What you are asked to do: Please set out each line below exactly as it stands, without the images.

:: Data for processing

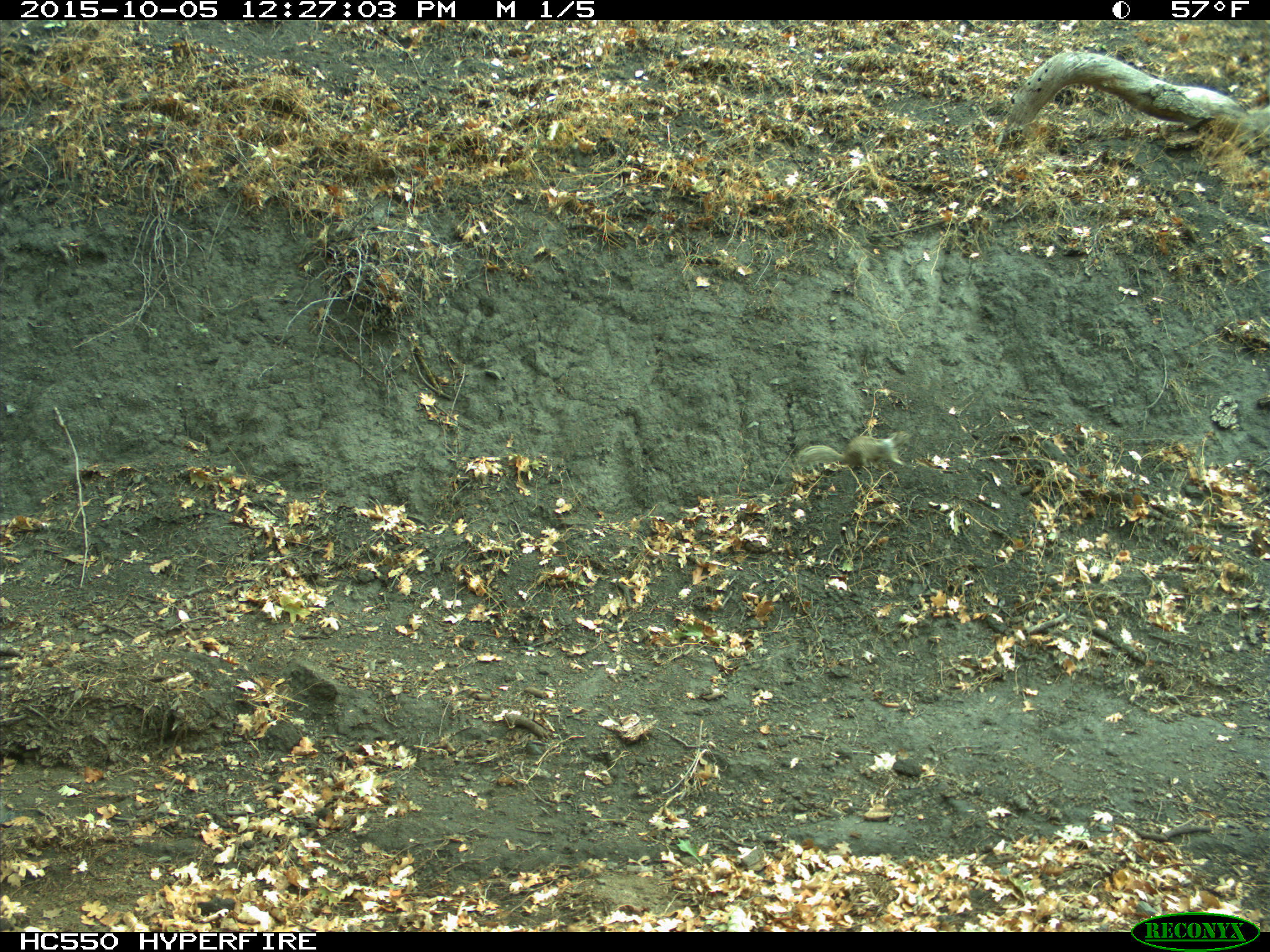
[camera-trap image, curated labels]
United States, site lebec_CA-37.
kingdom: Animalia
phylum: Chordata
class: Mammalia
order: Rodentia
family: Sciuridae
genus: Otospermophilus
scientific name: Otospermophilus beecheyi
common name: california ground squirrel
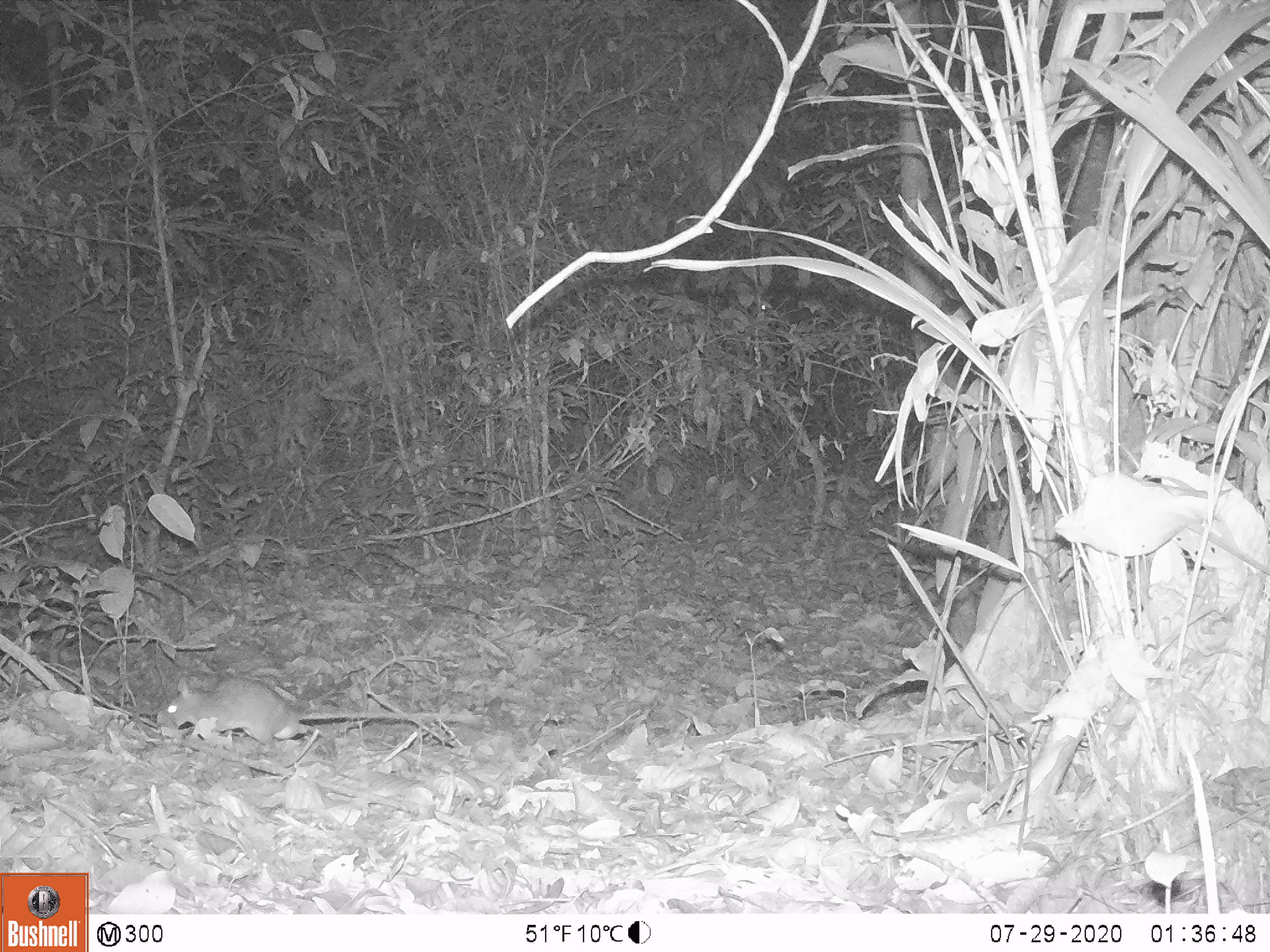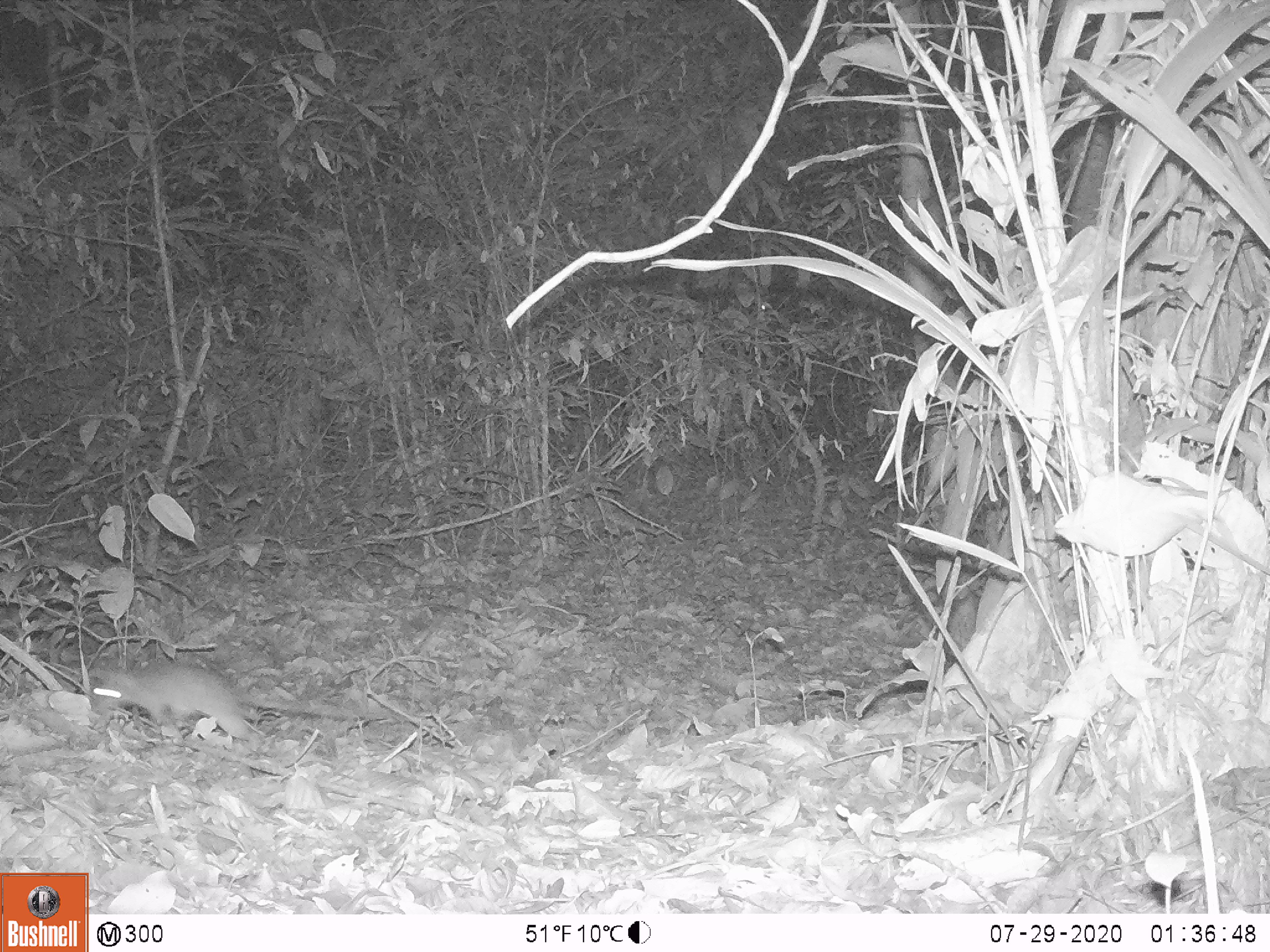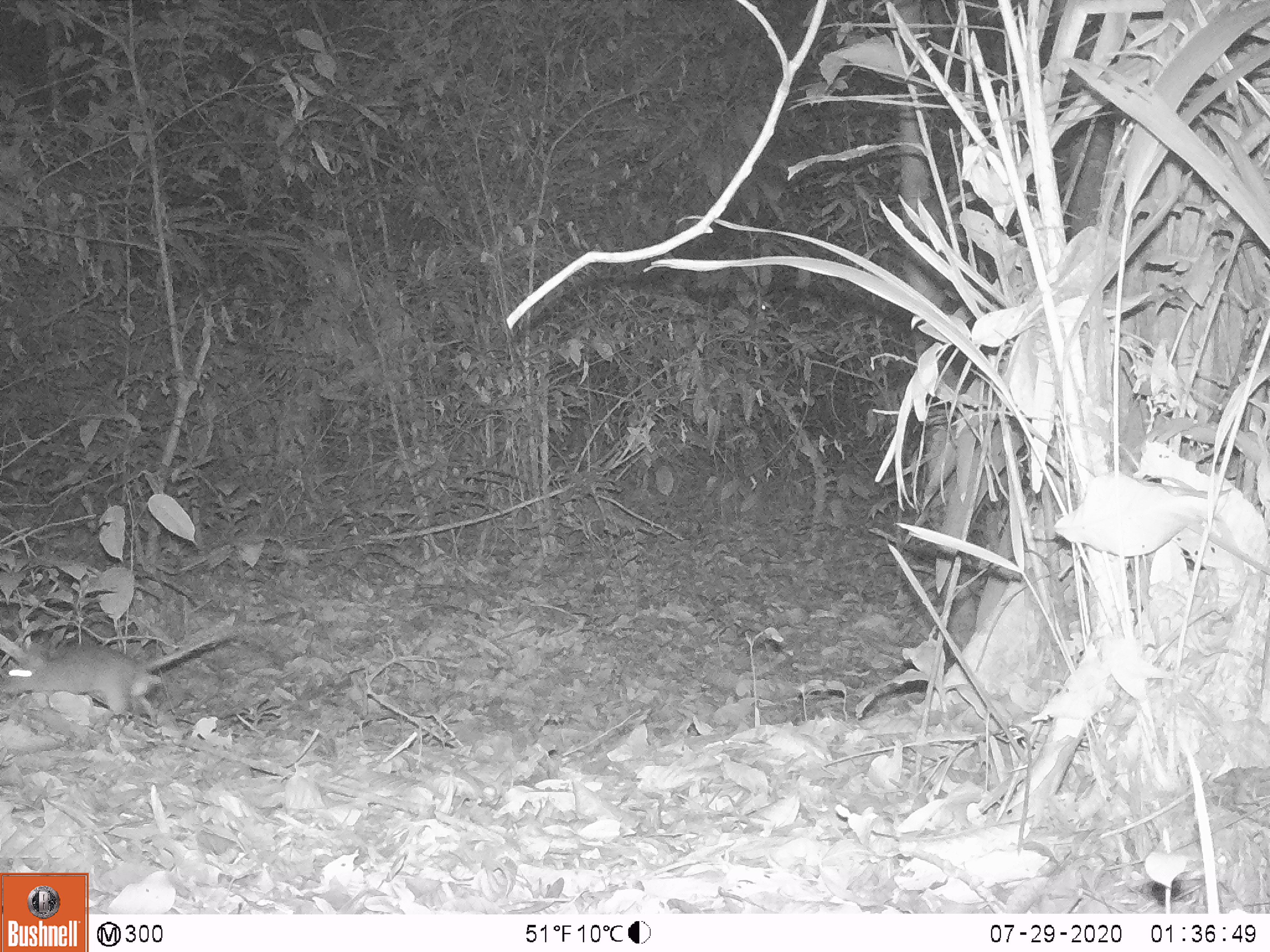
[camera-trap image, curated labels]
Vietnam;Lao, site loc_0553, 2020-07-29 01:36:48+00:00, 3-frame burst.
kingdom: Animalia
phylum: Chordata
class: Mammalia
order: Rodentia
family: Muridae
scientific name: Muridae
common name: old-world mice and rats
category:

::::

Written reply:
[camera-trap image, curated labels]
United States, site lebec_CA-37.
kingdom: Animalia
phylum: Chordata
class: Mammalia
order: Rodentia
family: Sciuridae
genus: Otospermophilus
scientific name: Otospermophilus beecheyi
common name: california ground squirrel
[camera-trap image, curated labels]
Vietnam;Lao, site loc_0553, 2020-07-29 01:36:48+00:00, 3-frame burst.
kingdom: Animalia
phylum: Chordata
class: Mammalia
order: Rodentia
family: Muridae
scientific name: Muridae
common name: old-world mice and rats
category:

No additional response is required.